▶ Selected excerpt
[start]

The second major benefit to forecasting is Improved Operations Planning and Budgeting. An accurate forecast is crucial for planning and budgeting equipment purchases as well as staffing to support the predicted level of growth. In this respect, the accuracy of such a forecast is critical as it can have a huge impact upon profitability. If you forecast a huge growth spurt and take a loan out to buy several million dollars of equipment, then your profit levels will nosedive if the projected sales levels do not come to fruition. Conversely, if you underestimate projected sales levels and do not hire and train the correct amount of people to man the floor, your profit levels will suffer dramatically when you find it necessary to pay large amounts of overtime pay to your production staff. In this scenario, you also risk employee burnout and the possibility of losing key employees who decide they do not want to work 60-plus hours per week. See Preventing Employee Burnout.

[end]

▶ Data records
[start]

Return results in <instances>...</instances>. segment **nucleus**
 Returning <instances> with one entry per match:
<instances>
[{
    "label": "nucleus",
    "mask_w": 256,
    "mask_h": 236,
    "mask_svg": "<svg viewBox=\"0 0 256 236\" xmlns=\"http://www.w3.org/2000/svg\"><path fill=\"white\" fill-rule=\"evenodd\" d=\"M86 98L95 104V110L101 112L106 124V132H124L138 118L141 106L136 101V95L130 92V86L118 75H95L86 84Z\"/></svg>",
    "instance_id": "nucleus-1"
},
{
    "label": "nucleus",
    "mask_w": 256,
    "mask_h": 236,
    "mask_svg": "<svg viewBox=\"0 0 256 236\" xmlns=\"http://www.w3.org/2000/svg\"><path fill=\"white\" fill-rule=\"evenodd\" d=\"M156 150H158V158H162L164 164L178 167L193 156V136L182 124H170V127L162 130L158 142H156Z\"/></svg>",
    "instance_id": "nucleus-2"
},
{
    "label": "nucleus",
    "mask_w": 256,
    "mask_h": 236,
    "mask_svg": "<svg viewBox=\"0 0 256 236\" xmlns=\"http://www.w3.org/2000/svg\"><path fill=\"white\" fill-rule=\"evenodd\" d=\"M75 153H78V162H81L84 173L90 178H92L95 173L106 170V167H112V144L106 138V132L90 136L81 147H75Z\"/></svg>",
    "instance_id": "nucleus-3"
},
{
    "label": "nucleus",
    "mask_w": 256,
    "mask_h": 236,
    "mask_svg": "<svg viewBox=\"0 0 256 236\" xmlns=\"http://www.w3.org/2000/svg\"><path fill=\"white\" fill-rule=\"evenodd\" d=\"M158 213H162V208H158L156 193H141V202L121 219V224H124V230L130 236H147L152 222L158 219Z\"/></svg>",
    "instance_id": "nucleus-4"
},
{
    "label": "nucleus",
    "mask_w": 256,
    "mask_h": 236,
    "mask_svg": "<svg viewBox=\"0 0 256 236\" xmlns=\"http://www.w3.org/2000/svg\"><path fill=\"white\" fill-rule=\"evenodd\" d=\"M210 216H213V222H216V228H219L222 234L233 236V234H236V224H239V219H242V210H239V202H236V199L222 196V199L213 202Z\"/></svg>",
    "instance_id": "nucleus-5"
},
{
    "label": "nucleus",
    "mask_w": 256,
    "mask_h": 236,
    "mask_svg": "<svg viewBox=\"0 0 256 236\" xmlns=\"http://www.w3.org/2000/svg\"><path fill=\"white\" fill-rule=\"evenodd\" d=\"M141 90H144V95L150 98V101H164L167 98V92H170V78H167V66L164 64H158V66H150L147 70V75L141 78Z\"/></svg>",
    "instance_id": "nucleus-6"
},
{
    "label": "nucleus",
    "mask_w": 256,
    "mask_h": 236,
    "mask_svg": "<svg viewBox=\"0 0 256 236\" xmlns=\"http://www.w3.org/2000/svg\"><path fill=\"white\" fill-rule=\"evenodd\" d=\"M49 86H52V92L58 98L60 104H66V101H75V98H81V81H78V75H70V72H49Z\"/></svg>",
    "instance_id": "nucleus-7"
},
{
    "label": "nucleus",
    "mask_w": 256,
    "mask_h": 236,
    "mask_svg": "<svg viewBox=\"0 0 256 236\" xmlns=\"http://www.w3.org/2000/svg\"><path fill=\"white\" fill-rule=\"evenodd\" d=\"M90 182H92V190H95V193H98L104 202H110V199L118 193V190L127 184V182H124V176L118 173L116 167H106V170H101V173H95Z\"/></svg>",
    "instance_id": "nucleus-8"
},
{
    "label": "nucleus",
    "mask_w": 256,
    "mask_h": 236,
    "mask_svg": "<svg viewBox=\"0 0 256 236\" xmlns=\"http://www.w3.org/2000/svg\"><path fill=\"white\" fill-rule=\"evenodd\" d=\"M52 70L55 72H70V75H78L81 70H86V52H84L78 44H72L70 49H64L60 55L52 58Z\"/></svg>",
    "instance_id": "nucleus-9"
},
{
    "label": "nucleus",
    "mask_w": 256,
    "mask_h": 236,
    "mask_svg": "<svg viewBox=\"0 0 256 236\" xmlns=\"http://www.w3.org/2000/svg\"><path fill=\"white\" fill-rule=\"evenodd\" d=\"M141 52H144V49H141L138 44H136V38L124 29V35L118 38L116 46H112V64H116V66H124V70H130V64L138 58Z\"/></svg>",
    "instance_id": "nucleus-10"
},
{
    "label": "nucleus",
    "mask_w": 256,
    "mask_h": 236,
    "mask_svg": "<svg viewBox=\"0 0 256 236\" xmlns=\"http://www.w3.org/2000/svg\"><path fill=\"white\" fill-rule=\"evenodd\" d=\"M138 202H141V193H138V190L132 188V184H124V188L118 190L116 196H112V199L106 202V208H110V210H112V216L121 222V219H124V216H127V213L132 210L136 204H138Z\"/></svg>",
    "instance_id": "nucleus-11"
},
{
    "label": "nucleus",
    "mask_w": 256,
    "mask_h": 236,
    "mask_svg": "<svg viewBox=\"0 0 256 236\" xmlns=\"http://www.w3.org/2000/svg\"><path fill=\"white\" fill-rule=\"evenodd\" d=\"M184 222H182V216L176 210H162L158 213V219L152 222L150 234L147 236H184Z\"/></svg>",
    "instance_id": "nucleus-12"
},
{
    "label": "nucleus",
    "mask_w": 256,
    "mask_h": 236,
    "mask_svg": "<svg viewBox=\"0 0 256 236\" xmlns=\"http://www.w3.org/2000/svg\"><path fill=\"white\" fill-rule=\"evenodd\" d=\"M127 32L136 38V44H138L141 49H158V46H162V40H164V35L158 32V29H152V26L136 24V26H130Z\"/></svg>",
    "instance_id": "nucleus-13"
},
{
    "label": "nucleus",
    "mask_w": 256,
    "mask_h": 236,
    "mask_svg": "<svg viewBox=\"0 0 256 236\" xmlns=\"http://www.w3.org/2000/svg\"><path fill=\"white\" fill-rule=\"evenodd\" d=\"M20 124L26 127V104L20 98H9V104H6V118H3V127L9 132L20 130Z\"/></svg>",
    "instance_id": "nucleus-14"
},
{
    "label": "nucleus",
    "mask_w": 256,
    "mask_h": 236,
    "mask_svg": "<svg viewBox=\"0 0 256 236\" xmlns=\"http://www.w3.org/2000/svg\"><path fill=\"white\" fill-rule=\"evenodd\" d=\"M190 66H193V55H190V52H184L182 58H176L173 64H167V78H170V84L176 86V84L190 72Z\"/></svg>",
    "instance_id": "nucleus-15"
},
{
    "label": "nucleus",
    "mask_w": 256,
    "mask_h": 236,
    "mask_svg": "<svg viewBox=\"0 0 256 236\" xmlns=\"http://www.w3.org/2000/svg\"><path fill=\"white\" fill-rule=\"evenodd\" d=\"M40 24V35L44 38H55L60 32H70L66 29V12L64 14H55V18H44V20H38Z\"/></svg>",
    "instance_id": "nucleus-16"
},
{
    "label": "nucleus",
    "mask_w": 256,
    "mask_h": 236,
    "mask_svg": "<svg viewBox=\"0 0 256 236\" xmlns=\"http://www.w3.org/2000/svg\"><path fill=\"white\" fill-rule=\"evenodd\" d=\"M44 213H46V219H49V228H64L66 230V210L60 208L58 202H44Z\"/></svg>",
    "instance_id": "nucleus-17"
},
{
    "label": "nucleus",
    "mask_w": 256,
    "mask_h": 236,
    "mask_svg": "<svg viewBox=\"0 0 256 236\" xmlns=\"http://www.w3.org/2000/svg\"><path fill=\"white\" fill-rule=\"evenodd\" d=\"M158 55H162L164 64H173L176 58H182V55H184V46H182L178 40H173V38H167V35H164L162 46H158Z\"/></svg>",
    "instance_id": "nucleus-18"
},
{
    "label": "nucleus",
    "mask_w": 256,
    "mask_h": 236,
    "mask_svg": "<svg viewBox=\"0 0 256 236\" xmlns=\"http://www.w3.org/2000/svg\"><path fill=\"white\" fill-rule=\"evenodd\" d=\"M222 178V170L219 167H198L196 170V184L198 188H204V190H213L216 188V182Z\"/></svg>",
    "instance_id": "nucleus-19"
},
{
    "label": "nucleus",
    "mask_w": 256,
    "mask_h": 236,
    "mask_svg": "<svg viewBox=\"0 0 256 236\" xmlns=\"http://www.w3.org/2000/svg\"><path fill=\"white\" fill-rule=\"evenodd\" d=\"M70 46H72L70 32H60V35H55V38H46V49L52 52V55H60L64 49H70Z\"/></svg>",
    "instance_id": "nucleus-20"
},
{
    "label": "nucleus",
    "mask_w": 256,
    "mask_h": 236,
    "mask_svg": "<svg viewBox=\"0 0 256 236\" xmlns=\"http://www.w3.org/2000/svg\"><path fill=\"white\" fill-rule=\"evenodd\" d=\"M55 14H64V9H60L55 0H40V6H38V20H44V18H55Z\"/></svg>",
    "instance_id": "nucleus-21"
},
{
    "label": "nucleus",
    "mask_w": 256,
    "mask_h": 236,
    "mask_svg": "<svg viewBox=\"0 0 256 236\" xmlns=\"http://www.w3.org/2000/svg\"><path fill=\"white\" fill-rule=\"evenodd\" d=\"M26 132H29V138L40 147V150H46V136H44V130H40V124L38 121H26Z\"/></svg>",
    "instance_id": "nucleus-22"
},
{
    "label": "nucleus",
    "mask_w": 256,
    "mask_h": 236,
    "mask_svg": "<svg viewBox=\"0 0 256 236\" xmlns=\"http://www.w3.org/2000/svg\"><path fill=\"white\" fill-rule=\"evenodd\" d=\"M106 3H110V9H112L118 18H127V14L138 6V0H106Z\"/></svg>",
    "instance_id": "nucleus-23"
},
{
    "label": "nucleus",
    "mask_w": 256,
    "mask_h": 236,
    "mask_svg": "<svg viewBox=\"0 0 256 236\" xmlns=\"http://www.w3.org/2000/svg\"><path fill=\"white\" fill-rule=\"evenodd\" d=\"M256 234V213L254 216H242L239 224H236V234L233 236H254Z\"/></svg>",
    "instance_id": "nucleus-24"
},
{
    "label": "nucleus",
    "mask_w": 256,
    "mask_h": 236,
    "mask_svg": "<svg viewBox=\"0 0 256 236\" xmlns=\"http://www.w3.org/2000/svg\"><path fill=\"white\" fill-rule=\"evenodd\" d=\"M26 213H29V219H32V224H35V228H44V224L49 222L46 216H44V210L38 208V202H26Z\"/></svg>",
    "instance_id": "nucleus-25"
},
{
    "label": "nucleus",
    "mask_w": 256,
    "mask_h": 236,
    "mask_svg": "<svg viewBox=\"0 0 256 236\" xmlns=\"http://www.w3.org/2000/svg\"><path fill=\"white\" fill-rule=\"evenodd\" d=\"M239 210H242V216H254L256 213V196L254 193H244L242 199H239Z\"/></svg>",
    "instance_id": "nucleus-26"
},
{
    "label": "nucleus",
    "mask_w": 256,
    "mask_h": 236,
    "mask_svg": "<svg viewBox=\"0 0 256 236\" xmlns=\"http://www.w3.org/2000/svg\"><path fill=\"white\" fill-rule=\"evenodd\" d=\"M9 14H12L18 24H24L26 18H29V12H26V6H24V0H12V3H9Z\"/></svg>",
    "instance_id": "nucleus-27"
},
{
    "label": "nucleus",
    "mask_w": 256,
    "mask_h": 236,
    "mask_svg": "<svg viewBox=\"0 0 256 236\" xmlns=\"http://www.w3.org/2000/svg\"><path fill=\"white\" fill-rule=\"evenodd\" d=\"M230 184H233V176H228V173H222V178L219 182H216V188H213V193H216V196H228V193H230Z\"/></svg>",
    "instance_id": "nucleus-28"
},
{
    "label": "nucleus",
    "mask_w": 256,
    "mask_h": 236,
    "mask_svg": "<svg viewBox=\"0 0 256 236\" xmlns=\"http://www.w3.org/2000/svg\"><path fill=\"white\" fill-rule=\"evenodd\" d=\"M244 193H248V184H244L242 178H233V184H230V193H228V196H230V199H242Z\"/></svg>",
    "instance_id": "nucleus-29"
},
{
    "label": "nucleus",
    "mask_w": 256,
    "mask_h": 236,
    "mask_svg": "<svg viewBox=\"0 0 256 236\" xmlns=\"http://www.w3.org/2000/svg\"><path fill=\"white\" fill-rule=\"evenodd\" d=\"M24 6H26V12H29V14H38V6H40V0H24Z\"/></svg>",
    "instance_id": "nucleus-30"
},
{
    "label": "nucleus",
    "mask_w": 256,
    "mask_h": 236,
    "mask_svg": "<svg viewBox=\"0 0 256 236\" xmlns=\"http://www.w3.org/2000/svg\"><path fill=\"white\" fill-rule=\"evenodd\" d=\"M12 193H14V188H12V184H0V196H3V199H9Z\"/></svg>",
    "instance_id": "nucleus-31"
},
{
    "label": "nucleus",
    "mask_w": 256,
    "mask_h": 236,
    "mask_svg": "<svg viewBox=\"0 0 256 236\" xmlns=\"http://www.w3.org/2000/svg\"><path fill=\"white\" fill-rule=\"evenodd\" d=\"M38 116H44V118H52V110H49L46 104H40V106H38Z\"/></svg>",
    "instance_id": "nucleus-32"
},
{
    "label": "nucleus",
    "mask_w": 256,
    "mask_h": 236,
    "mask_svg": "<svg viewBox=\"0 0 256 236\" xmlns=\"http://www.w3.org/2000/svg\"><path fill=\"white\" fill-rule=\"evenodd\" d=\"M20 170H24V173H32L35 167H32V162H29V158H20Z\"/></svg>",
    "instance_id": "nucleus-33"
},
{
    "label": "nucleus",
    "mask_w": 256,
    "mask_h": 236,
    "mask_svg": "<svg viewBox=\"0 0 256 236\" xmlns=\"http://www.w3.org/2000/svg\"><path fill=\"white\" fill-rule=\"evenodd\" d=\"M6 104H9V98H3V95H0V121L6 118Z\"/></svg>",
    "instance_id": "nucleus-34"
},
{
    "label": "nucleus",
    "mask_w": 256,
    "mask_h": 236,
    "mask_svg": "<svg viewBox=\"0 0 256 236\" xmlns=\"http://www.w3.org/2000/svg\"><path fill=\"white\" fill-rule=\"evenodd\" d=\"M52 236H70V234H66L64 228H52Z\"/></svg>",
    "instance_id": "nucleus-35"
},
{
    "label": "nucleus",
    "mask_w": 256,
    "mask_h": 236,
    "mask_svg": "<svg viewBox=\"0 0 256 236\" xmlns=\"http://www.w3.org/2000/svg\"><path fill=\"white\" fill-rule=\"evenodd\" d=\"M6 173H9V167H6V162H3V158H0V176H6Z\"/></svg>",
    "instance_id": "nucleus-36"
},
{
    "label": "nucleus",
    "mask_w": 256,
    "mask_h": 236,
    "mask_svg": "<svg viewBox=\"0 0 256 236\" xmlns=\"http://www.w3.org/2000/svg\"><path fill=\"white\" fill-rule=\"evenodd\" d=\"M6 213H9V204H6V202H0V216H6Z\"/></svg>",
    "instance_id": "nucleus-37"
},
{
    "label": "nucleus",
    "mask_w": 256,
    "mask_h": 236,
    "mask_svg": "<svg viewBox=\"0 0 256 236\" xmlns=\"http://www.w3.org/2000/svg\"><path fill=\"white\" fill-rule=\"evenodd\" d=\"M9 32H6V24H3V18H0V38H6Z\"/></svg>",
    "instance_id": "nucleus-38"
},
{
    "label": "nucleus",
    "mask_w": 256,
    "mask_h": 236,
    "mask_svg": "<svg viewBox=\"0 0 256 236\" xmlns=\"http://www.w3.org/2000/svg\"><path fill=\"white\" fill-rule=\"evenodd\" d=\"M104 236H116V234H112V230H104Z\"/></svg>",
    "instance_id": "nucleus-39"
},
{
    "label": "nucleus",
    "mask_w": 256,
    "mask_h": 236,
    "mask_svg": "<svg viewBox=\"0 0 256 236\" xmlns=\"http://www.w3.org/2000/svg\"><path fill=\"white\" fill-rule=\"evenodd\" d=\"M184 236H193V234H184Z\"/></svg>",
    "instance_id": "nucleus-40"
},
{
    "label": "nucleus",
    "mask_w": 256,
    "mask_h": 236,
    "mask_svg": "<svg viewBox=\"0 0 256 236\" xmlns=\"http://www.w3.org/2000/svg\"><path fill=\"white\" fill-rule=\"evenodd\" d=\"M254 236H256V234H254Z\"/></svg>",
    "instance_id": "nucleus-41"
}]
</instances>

[end]

▶ What to do
Proceed with the passage on the benefits of sales forecasting, writing on from its final sentence. The material is not required here.

▶ The reply
The third key area affected by proper forecasting is Accurate Pricing. The price of your product is set by three factors – Worth Perception, Standard Cost and of course Profit Margin. Worth Perception is determined by your customers’ perception of your product and the ability of your sales staff to prop up that perception. The Standard Cost is determined by the costs of materials and labor that you expect to incur and that you plan for in advance. Many companies calculate this “standard’ cost and use it to help set the price of each product they sell. But actual costs will vary from this Standard Cost based upon how things “actually” play out. So if you pay more for components because you underestimated how many you would need and had to pay additional costs to overnight materials then this would create what accountants call a “variance.” When it comes to cost, a negative variance is a good thing, but a positive variance is bad. Another example would be if you did not hire enough people to run production because your forecast underestimated the demand. Therefore, you had to pay a considerable amount of overtime pay to get your products out the door. In this case, your actual labor cost per unit will be inflated representing another positive cost “variance.” These variances all add up and if the net cost variance is on the plus side, then it makes your product underpriced based upon what it is “actually” costing you to make your products. The net effect is that: you either have to raise your price to keep your profit margin steady or lower your profit margin to keep your price the same. In the former scenario, you risk losing market share and in the latter scenario, your total gross profit declines. Either way, you earn less profit.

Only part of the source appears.